- Train Languages: Mandarin(zh) English(en) Indonesian(id) Tagalog(tl) Out-of-languages[Lao(lo), Burmese(my)]
- Test Languages: Mandarin(zh) English(en) Indonesian(id) Tagalog(tl) Out-of-languages[Thai(th), Vietnamese(vi)]
- Install Kaldi
git clone -b 5.4 https://github.com/kaldi-asr/kaldi.git kaldi
cd kaldi/tools/;
# Run this next line to check for dependencies, and then install them
extras/check_dependencies.sh
make; cd ../src; ./configure; make depend; make
- sph2pipe
cd sph2pipe_v2.5
gcc -o sph2pipe *.c -lm
# Add the sph2pipe to the user environment variables
vim ~/.bashrc
export PATH=/home3/lirui/sph2pipe_v2.5:$PATH
source ~/.bashrc
- Clone the project from GitHub into your workspace
git clone https://github.com/lirui-cyber/ISSAC_Lid_Asian.git
- Point to your kaldi
OpenISSAC_Lid_Asian/path.sh
file, change KALDI_ROOT to your kaldi directory,e.g.
KALDI_ROOT=/home/asrxiv/w2021/kaldi-cuda11
The data folder contains:
- Train sets: train_zh_en_id_tl_lo_my {zh_train, en_train, id_train, tl_train, lo_train, my_train}
- Test sets: zh_test, en_test, id_test, tl_test, th_test, vi_test
- Noise Rats data: rats_noise_channel_AEH, rats_noise_channel_BCDFG
You can use the sed
command to replace the path in the wav.scp file with your path
egs:
Original train data path: /home3/theanhtran/corpus/2022_Asia_ISSAC/VoxLingua107/en/-F5o0jnJgo0__U__S0---0015.950-0025.980.wav
Your path: /data/VoxLingua107/en/-F5o0jnJgo0__U__S0---0015.950-0025.980.wav
sed -i "s#/home3/theanhtran/corpus/2022_Asia_ISSAC/#/data/#g" data/train_zh_en_id_tl_lo_my/wav.scp
Original Rats data path:/home3/andrew219/python_scripts/extract_rats_noise/rats_channels/channel_A/10002_20705_alv_A.wav
Your path: /data/rats_channels/channel_A/10002_20705_alv_A.wav
sed -i "s#/home3/andrew219/python_scripts/extract_rats_noise/#/data/#g" data/rats_noise_channel_AEH/wav.scp
- Clean training set: train_zh_en_id_tl_lo_my
- Noise training set: train_zh_en_id_tl_lo_my_5th [clean,20,15,10,5snrs]
bash add_noise.sh
Before execution, please check the parameters in xsa_config
You need to change two parameters:
- userroot: Project root
- model_path: The path of pretrained-model xlsr_53_56k.pt.

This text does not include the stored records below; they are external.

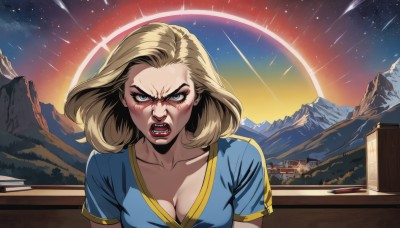 1girl,solo,breasts,looking at viewer,blush,open mouth,blue eyes,blonde hair,large breasts,shirt,cleavage,medium breasts,collarbone,upper body,short sleeves,sky,teeth,medium hair,lips,blood,makeup,halo,parody,blue shirt,lipstick,star (sky),angry,starry sky,mountain,shooting star,sunset,red lips,sunrise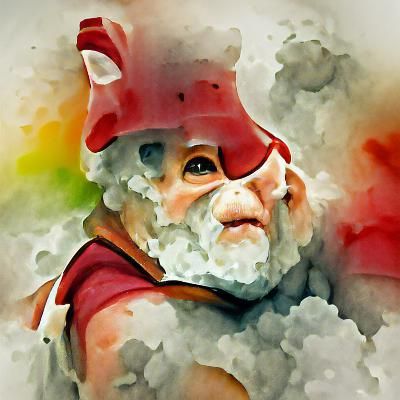 Festive Santa Claus Watercolor Painting in VRay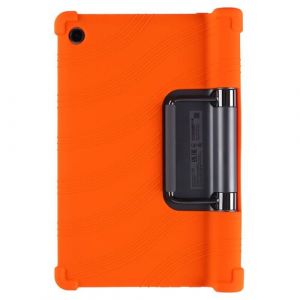 Coque en silicone flexible avec b&eacute;quille pliable orange pour votre Lenovo Yoga Tab 11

You can download the model from this link below: https://dl.fbaipublicfiles.com/fairseq/wav2vec/xlsr_53_56k.pt
conda create -n xsa python=3.8 numpy pandas
conda activate xsa
- install pytorch
conda install pytorch=1.11.0 torchvision torchaudio cudatoolkit=11.3 -c pytorch
- install librosa, kaldiio
pip install librosa
pip install kaldiio
- install fairseq
git clone -b v0.12.2 https://github.com/facebookresearch/fairseq.git tool/fairseq
pip install -e tool/fairseq
- install s3prl
git clone -b v0.3.4 https://github.com/s3prl/s3prl.git tool/s3prl
sed -i '60d' tool/s3prl/setup.py
pip install -e tool/s3prl/
mv tool/expert.py tool/s3prl/s3prl/upstream/wav2vec2/
python3 extract_features.py
python3 train_xsa.py
You can change "check_point" variable in xsa_config.json file, Change to the epoch you want to use.
python3 test.py
All the required parameters in the script are written in the xsa_config.json file.